• _Using the information_
[A] Please repeat the stretch of the Snort forum thread from "Well, according to" through "ya love this....." word for word.
[B] In the Snort forum thread, what error message does vaguy02 report getting after restarting snort with the keyword any on the interface line?
[C] Resume the Snort forum thread after its final sentence, continuing the discussion of monitoring multiple interfaces.

• _Exercise text_
You must set $LOGDIR to different locations and if you want to use different configurations $CONF as well. But i don't know if it works well nor if base (never tested base, i use prelude/prewikka) can handle it correct.

[EDIT] http://www.snort.org/docs/faq/3Q06/node35.html

----------

## vaguy02

Well, according to the link you provided since I'm running 2.6.xxx I should be able to use the keyword any on the interface line and it should use all interfaces. I tried that, and I restarted snort, but now I'm getting :

FATAL ERROR: No netmask specified for home network!

But the thing is, I'm using the var HOME_NET $eth0_ADDRESS variable, so it should be pulling the netmask straight from the /etc/conf.d/net file right? I mean that's how it was doing before when I just had the one interface selected.

 :Sad:  ugh.....don't ya love this.....

----------

## nubla

The text says that this only works if you have a special patched libpcap, have you?  :Wink:  I would prefer the multiple instances...

• _Source material_
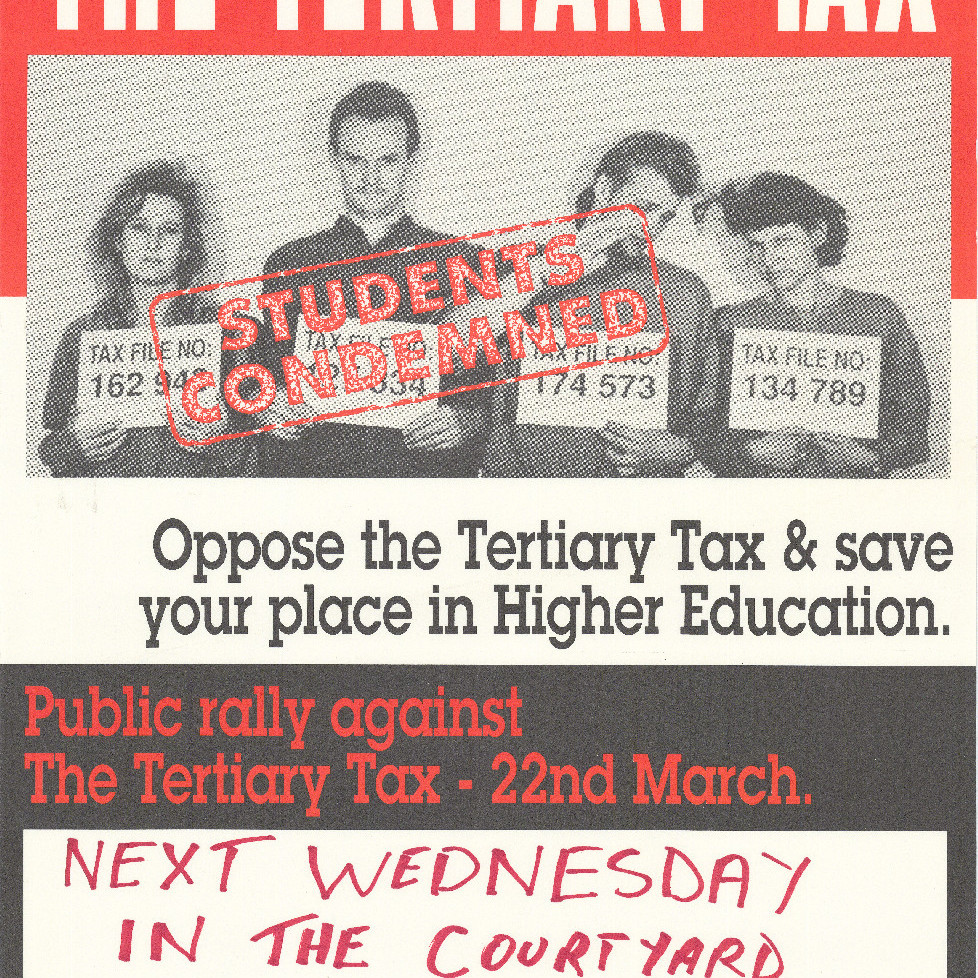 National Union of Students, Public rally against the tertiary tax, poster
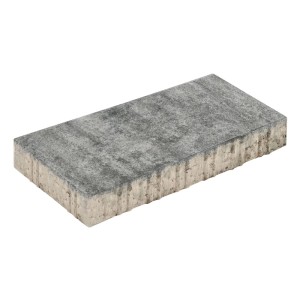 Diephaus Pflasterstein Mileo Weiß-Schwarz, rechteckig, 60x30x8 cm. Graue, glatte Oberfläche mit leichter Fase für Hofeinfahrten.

• _Exercise answers_
[A]
Well, according to the link you provided since I'm running 2.6.xxx I should be able to use the keyword any on the interface line and it should use all interfaces. I tried that, and I restarted snort, but now I'm getting :

FATAL ERROR: No netmask specified for home network!

But the thing is, I'm using the var HOME_NET $eth0_ADDRESS variable, so it should be pulling the netmask straight from the /etc/conf.d/net file right? I mean that's how it was doing before when I just had the one interface selected.

 :Sad:  ugh.....don't ya love this.....

[B] FATAL ERROR: No netmask specified for home network!

[C]
----------

## vaguy02

yep  :Smile:  that I do. haha. Actually, I got it working now..... For some reason, I had to leave the network variable as "192.168.0.0/16" and only change the interface to "any". I had changed the network to any as well. Which doesn't make sense, why limit it to the 192.168.0.0/16 in network but then select an interface on a completely different network, but anywho, it worked. So I'm happy. I've already picked up a couple port scans from Poland and Brazil against the front facing network. I need to figure out how to have snort or base to email me when it picks up a scan like that, that's my next project. Any ideas?

Robert.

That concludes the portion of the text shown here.